Besides, if you could afford all those things, either you'd get
someone else to cook them and decant them, or go out to a restaurant.
I mean lobster, truffles, Chateau Latour, I'd have to sell my Kodak stock and
get out of Eastern Airlines just to pay for the main course.
And
yet: there's a part of me that wants to believe in this terrible
gastronomic ransom note, a part that accepts the necessity of
impossible catering when
guests come round,
because that trauma is an essential part of the transaction. Most of
the time for the hard-pressed housewife two generations ago? Chops,
baked beans, Arctic Roll, some kind of dismal salad. Once in a
terrifying blue moon? Aubergines
Farcies
and a Chateauneuf du Pape, whatever that was. Without wholesale
terror and a superabundance of unfamiliar, deathly, ingredients,
there is no commitment, no genuine giving.

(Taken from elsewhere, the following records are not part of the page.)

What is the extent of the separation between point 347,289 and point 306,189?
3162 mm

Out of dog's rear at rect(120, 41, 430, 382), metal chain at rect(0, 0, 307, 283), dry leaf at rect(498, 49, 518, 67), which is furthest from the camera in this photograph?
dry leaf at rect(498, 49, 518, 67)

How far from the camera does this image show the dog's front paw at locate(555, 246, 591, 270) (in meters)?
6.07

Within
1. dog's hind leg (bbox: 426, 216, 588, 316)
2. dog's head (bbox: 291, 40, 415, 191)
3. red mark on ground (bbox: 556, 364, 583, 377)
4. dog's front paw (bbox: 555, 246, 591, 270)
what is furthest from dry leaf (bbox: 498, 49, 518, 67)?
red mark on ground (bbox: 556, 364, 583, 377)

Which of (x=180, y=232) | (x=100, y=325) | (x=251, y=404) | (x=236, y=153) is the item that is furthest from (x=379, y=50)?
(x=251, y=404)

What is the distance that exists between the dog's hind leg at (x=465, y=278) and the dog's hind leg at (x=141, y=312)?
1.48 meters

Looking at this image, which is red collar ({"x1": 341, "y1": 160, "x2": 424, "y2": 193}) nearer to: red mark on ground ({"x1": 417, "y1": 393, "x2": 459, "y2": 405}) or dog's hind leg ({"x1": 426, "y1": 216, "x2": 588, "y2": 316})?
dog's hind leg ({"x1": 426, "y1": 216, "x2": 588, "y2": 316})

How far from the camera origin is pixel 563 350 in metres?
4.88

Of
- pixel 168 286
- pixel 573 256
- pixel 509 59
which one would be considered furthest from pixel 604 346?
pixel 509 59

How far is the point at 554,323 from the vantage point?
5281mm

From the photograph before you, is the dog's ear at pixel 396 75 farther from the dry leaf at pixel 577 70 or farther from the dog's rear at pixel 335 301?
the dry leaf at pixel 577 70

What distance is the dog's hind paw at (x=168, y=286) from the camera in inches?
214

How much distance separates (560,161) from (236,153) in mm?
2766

I now understand that I must raise my game to a point at which it is
impossible for me to succeed, and give up kidding myself that I'm
basically cool with Yotam. It's Medaillons
de Veau St. Fiacre
(with a nice Fleurie, apparently) from now on, and hang the expense.
Not that PK will ever know.
CJ
I found this online from the NY Times, March 1982:
ReplyDeleteThree significant wine auctions -two in Chicago and one in Boston -have been scheduled for the spring season. Christie's plans to offer the wine collection of the late Dr. George H. Rezek for sale April 17 at the Drake Hotel in Chicago. The 2,300-bottle collection is believed to be one of the most important to come on the market in the United States in recent years. The wines date from the mid-19th century.
Dr. Rezek, who died last September, was a Chicago surgeon and leading figure in gastronomy. He headed the Chicago chapter of the International Wine and Food Society, was chairman of the North American committee of the same society, and was active in the Confrerie des Chevaliers du Tastevin, the Chaine des Rotisseurs and similar groups.